EXTRACT |

★ ★ ★ ★ ★ ★ ★

LANGUAGE POLICY IN TANZANIA AND THE USE OF ENGLISH LANGUAGE
- Language policy refers to government decision on what should be the status of a certain language in the country.
- It is the policy that clearly shows different roles different languages have to play.
- For example in Tanzania, Kiswahili and English are accepted to be the official languages.
- However in practice the status of English in Tanzania is somewhat confusing.
- There are people who regard English as a second language to Kiswahili while others regard it as as a foreign language.
- Those who regard it as the second language argue that English has many domains of uses.
- English is used in jobs advertisements
- Official letters (including application letters)
- Job interviews
- Hospital prescriptions
- Legal documentation
- News papers and TV programmes.
Those who regard it as a foreign language argue that the domains of English are now very limited. For instance it is rare to hear English in public places such as in buses, market places, political meetings and in other social gatherings.The only place where English is heard is school. Even there English co-exist with Kiswahili.

★ ★ ★ ★ ★ ★ ★

YOUR TASKS |
1 – According to the language policy text, which two languages are accepted as official languages in Tanzania?
2 – Retype the language policy text between "- It is the" and "(including application letters)", inclusive.
3 – Continue the language policy text, picking up after its final sentence.
The data is not needed for anything here.

★ ★ ★ ★ ★ ★ ★

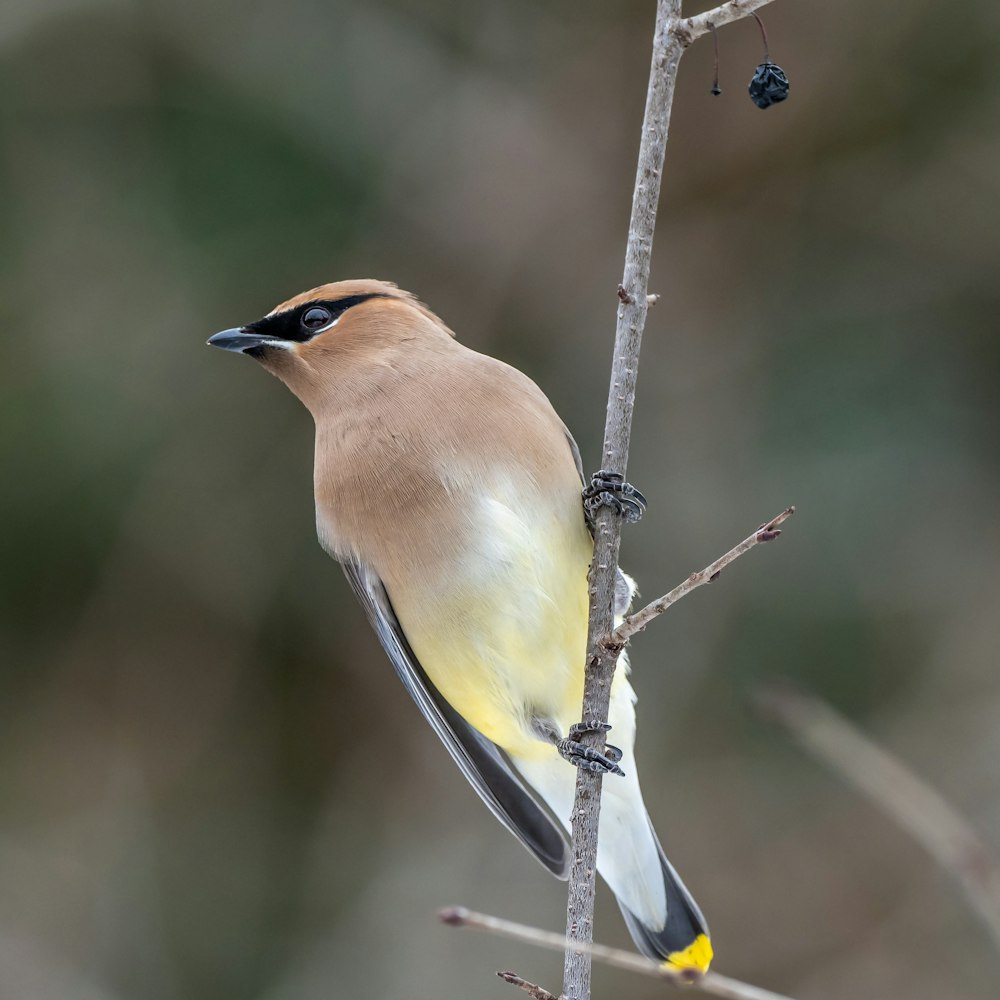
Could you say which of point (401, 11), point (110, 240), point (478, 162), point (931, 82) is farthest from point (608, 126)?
point (110, 240)

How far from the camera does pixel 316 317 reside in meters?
4.04

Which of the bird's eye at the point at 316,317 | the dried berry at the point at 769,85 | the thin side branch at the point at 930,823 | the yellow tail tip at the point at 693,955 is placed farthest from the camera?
the yellow tail tip at the point at 693,955

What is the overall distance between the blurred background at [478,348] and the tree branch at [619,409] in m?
3.54

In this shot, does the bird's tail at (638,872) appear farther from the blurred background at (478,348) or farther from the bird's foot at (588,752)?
the blurred background at (478,348)

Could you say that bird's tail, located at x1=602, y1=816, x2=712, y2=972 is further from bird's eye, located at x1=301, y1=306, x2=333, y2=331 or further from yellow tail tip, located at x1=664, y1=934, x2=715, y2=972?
bird's eye, located at x1=301, y1=306, x2=333, y2=331

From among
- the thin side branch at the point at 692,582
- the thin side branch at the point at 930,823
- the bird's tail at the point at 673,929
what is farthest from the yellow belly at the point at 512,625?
the thin side branch at the point at 930,823

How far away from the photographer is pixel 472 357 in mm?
3850

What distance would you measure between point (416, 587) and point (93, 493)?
3.49m

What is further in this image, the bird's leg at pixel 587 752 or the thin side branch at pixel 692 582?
the bird's leg at pixel 587 752

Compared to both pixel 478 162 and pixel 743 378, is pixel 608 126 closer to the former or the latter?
pixel 478 162

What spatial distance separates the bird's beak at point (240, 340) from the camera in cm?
390

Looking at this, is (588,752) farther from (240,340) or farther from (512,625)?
(240,340)

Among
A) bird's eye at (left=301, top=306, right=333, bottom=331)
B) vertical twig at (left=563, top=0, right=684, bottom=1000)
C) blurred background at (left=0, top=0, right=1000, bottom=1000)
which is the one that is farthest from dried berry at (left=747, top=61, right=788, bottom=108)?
blurred background at (left=0, top=0, right=1000, bottom=1000)

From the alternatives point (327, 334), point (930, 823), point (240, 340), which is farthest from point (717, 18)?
point (240, 340)
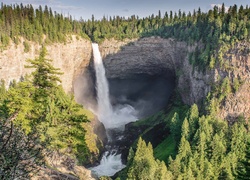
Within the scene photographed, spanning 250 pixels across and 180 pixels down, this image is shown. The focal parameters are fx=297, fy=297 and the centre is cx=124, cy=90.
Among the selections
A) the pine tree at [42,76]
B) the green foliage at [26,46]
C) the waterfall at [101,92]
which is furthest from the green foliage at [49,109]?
the waterfall at [101,92]

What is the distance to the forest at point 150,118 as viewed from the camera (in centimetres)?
1810

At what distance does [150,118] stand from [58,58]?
34.6 metres

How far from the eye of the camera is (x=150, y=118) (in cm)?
9575

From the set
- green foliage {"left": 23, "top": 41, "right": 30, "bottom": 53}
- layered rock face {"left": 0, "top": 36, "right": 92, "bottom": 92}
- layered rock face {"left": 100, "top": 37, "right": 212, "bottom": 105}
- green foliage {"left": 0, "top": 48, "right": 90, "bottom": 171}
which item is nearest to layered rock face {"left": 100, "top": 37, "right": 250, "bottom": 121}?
layered rock face {"left": 100, "top": 37, "right": 212, "bottom": 105}

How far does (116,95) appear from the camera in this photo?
387 feet

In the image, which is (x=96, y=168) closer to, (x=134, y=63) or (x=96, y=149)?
(x=96, y=149)

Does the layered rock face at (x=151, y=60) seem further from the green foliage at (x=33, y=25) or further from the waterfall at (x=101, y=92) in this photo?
the green foliage at (x=33, y=25)

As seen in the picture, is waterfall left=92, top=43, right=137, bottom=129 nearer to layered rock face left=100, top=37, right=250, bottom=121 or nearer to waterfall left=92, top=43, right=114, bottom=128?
waterfall left=92, top=43, right=114, bottom=128

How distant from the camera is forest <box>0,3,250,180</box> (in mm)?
18095

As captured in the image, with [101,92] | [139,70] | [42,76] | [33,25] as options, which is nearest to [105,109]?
[101,92]

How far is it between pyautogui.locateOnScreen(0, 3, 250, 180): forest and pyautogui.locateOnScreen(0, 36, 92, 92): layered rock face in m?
2.23

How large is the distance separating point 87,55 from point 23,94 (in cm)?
6455

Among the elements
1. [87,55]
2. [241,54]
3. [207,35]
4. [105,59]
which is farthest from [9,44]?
[241,54]

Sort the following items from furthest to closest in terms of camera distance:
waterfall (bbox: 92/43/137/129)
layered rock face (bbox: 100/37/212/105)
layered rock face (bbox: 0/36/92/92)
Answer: waterfall (bbox: 92/43/137/129) → layered rock face (bbox: 100/37/212/105) → layered rock face (bbox: 0/36/92/92)
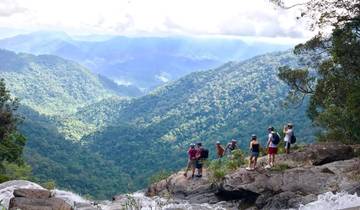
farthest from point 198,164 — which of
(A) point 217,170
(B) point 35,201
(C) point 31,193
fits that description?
(B) point 35,201

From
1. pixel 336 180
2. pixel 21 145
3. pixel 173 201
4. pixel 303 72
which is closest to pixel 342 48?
pixel 336 180

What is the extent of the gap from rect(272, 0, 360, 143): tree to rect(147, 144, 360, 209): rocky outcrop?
2617 mm

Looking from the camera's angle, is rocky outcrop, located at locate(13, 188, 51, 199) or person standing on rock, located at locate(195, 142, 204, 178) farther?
person standing on rock, located at locate(195, 142, 204, 178)

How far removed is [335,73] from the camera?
110 feet

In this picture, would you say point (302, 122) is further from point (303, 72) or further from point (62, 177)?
point (303, 72)

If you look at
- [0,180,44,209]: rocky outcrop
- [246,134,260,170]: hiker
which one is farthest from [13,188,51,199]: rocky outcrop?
[246,134,260,170]: hiker

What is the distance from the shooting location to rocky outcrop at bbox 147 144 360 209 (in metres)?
20.9

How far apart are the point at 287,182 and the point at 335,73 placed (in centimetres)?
1401

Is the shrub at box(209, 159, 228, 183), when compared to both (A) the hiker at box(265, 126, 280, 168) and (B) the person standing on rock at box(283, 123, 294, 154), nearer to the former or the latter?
(A) the hiker at box(265, 126, 280, 168)

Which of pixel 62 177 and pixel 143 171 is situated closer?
pixel 62 177

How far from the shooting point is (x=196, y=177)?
27422 millimetres

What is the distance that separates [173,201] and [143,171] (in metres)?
131

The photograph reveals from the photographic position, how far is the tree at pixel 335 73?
78.9 feet

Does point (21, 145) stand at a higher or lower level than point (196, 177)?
higher
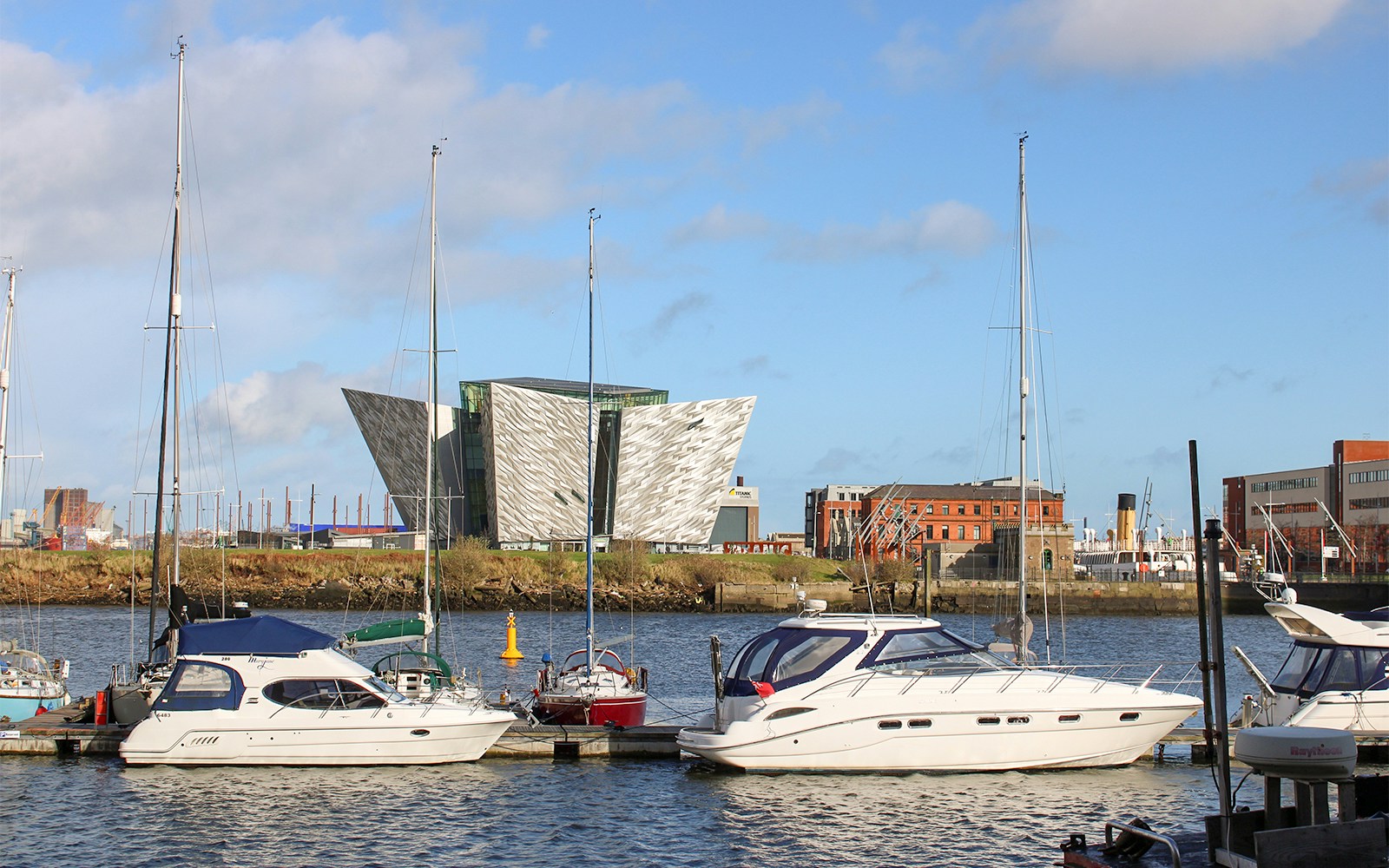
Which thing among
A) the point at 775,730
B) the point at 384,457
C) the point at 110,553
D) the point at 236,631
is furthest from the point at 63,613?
the point at 775,730

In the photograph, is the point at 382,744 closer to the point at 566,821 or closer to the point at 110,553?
the point at 566,821

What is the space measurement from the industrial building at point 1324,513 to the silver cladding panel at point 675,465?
39729mm

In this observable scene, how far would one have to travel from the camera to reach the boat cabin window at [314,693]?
72.5 ft

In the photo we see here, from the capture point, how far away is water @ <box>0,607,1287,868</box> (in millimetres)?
17578

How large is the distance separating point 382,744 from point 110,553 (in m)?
76.8

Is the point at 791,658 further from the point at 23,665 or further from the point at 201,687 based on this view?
the point at 23,665

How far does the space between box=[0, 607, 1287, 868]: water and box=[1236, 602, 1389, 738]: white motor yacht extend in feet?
5.10

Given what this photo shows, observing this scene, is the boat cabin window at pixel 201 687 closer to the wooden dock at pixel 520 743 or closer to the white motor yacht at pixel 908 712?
the wooden dock at pixel 520 743

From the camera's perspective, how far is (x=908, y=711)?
21.3 meters

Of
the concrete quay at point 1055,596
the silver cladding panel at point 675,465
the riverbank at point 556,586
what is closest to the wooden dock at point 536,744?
the riverbank at point 556,586

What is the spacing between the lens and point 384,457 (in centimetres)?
10969

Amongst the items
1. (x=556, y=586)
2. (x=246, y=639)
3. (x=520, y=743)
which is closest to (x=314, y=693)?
(x=246, y=639)

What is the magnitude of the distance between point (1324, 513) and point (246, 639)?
11601 centimetres

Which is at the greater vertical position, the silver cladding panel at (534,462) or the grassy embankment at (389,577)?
the silver cladding panel at (534,462)
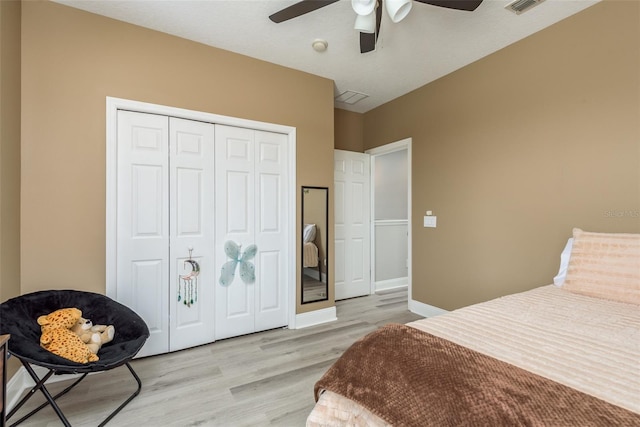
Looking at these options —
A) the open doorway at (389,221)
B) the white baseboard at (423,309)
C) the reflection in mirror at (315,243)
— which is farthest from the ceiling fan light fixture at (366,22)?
the white baseboard at (423,309)

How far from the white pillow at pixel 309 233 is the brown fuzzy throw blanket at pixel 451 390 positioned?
6.79 ft

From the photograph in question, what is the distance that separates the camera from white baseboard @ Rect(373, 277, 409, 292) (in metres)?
4.57

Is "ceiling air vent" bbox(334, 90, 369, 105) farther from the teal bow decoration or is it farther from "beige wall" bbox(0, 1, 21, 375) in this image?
"beige wall" bbox(0, 1, 21, 375)

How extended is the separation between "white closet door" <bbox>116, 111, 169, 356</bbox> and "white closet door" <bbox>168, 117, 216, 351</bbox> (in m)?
0.06

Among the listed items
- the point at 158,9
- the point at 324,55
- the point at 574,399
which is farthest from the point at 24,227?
the point at 574,399

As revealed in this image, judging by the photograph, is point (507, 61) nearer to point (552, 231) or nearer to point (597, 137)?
point (597, 137)

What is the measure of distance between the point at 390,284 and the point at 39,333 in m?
4.16

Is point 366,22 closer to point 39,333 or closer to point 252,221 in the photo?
point 252,221

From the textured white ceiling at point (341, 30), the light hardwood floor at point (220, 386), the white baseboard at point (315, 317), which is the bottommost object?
the light hardwood floor at point (220, 386)

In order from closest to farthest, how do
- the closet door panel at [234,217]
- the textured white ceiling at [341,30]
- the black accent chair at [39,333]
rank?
the black accent chair at [39,333] → the textured white ceiling at [341,30] → the closet door panel at [234,217]

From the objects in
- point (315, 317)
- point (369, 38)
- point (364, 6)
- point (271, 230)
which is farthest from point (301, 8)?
point (315, 317)

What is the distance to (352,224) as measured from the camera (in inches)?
165

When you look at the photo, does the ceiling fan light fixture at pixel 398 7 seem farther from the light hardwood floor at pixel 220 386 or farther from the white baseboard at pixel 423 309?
the white baseboard at pixel 423 309

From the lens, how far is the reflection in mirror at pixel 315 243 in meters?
3.18
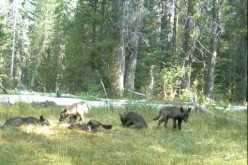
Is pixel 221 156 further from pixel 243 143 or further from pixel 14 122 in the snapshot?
pixel 14 122

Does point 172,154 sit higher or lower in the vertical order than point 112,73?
lower

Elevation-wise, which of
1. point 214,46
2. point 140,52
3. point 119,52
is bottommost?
point 119,52

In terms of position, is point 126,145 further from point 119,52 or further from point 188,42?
point 188,42

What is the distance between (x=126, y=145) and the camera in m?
7.50

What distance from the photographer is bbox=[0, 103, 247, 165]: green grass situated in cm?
629

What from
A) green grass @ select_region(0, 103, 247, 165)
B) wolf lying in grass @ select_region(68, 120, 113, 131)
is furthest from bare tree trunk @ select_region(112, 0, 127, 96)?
wolf lying in grass @ select_region(68, 120, 113, 131)

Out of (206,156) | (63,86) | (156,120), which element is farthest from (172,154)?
(63,86)

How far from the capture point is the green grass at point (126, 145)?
6293 millimetres

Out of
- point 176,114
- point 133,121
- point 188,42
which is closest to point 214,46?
point 188,42

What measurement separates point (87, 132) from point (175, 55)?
22464mm

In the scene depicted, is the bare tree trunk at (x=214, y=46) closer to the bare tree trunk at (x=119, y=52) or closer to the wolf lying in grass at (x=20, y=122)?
the bare tree trunk at (x=119, y=52)

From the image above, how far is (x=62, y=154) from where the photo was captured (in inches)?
259

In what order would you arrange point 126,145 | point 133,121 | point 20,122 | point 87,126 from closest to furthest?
point 126,145 → point 87,126 → point 20,122 → point 133,121

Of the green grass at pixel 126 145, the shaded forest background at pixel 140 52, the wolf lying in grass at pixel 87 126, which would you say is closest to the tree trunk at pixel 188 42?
the shaded forest background at pixel 140 52
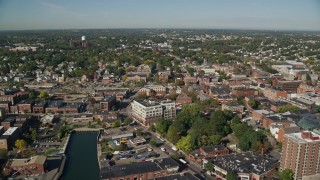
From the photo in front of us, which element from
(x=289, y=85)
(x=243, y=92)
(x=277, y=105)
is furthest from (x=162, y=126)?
(x=289, y=85)

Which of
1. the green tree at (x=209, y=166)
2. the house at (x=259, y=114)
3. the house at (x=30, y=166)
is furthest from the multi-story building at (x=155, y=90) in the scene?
the house at (x=30, y=166)

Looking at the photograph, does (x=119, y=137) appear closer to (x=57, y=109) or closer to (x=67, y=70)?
(x=57, y=109)

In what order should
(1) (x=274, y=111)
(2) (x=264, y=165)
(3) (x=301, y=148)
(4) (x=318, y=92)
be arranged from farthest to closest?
(4) (x=318, y=92), (1) (x=274, y=111), (2) (x=264, y=165), (3) (x=301, y=148)

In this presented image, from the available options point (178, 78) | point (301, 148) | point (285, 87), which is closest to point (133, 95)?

★ ★ ★ ★ ★ ★ ★

RESPONSES BY ITEM NUMBER |
1 – Kiswahili and English.

2 –
- It is the policy that clearly shows different roles different languages have to play.
- For example in Tanzania, Kiswahili and English are accepted to be the official languages.
- However in practice the status of English in Tanzania is somewhat confusing.
- There are people who regard English as a second language to Kiswahili while others regard it as as a foreign language.
- Those who regard it as the second language argue that English has many domains of uses.
- English is used in jobs advertisements
- Official letters (including application letters)

3 –
ENGLISH IN SCHOOLS/KISWAHILI
- English is used as a medium of instruction in secondary schools and higher learning institutions.
- Kiswahili is used as medium of instruction in primary schools(except in English medium schools)
There is a debate as to whether English should continue with the status it has or be replaced by Kiswahili.
FOR THOSE WHO ARE IN FAVOUR OF ENGLISH ARGUE THAT;
- English is an international communication medium which enables us to have access to science and technology.
- English is well researched and documented as compared to Kiswahili.
- Kiswahili lacks necessary words in terminologies; e.g. law books, science books etc
- There is no enough capital to meet the cost of transition i.e. from English to Kiswahili.
- Employment of foreign teachers would be easier without training them in Kiswahili.
- English is every one’s property today. It is no longer a colonial language.
- It is spoken in different parts of the world. So there is no justification for equating English with colonialism.
THOSE WHO ARE IN FAVOUR OF KISWAHILI ARGUE THAT:-
- English is a foreign language. Making student learn through a foreign language is like colonising their minds.
- Students learn better when they use the language they know well. making them continue learning through English which they do not know well, endangers education in Tanzania.
- Kiswahili is a language for African Identity. So we should teach using it to cherish our heritage.
- No language is endowed with scientific knowledge. Any language including Kiswahili can be the language of science and technology.
- Already teachers teach using code-switching. In Tanzania many teachers speak a lot of Kiswahili in the classrooms. So, we need to formalise the use of Kiswahili.
CODE-MIXING AND CODE SWITCHING.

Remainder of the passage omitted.